DOCUMENT EXCERPT
○ ○ ○ ○
[SPARK-8546] Add PMML export for Naive Bayes #9057

yinxusen · 2015-10-10T04:20:48Z

Add PMML export for Naive Bayes, JIRA issue https://issues.apache.org/jira/browse/SPARK-8546

SparkQA · 2015-10-10T05:09:10Z

Test build #43515 has finished for PR 9057 at commit 8bf481b.

This patch passes all tests.
This patch merges cleanly.
This patch adds no public classes.

mengxr · 2015-10-27T04:52:31Z

@JasmineGeorge Could you make a pass?

mengxr · 2015-10-27T04:53:41Z

mllib/src/main/scala/org/apache/spark/mllib/classification/NaiveBayes.scala

@@ -19,6 +19,8 @@ package org.apache.spark.mllib.classification

 import java.lang.{Iterable => JIterable}

+import org.apache.spark.mllib.pmml.PMMLExportable


organize imports

mengxr · 2015-10-27T06:54:41Z

@yinxusen Could you update the PR title? SAPRK is a typo.

JasmineGeorge · 2015-10-27T13:00:35Z

mllib/src/main/scala/org/apache/spark/mllib/pmml/export/NaiveBayesPMMLModelExport.scala

+import org.apache.spark.mllib.classification.{NaiveBayesModel => SNaiveBayesModel}
+
+/**
+ * PMML Model Export for GeneralizedLinearModel abstract class


small slip, change the GeneralizedLinearModel to NaiveBayesModel.

SparkQA · 2015-10-28T05:01:09Z

Test build #44488 has finished for PR 9057 at commit 1a609f5.

This patch passes all tests.
This patch merges cleanly.
This patch adds no public classes.

mengxr · 2015-10-28T15:55:46Z

@JasmineGeorge Please sign off if the changes look good to you:)

selvinsource · 2015-10-29T13:00:31Z

@JasmineGeorge, it would be great if you can add a test for the validator to ensure the exported xml file can be loaded in JPMML and score the same results.

Please use my latest branch
https://github.com/selvinsource/spark-pmml-exporter-validator/tree/logistic_regression_multi_class

I renamed the datasets' names to be generic so that we can use them for different algorithms for example iris can be used for both kmeans and multiclass logistic regression.

JasmineGeorge · 2015-10-29T13:37:10Z

Sorry I can't get to it until next Wednesday.. Can someone else take over

selvinsource · 2015-10-29T21:59:35Z

I will do it, no prob.

selvinsource · 2015-10-31T09:31:23Z

@yinxusen
If you look at
https://github.com/selvinsource/spark-pmml-exporter-validator/tree/logistic_regression_multi_class
I added a test for your naive bayes export.
○ ○ ○ ○
MATERIAL
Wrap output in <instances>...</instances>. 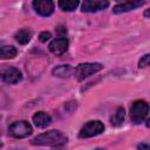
○ ○ ○ ○
WORK INSTRUCTIONS
- 1) Reproduce the passage of the pull request thread starting at "Please use my" and ending at "multiclass logistic regression.", swapping "iris" for "wine".
- 2) In the pull request thread, what test build number finished for commit 1a609f5?
- 3) List every account name that posted a comment in the pull request thread.

SOLVED TASKS
- 1)
Please use my latest branch
https://github.com/selvinsource/spark-pmml-exporter-validator/tree/logistic_regression_multi_class

I renamed the datasets' names to be generic so that we can use them for different algorithms for example wine can be used for both kmeans and multiclass logistic regression.

- 2) Test build #44488

- 3) yinxusen, SparkQA, mengxr, JasmineGeorge, selvinsource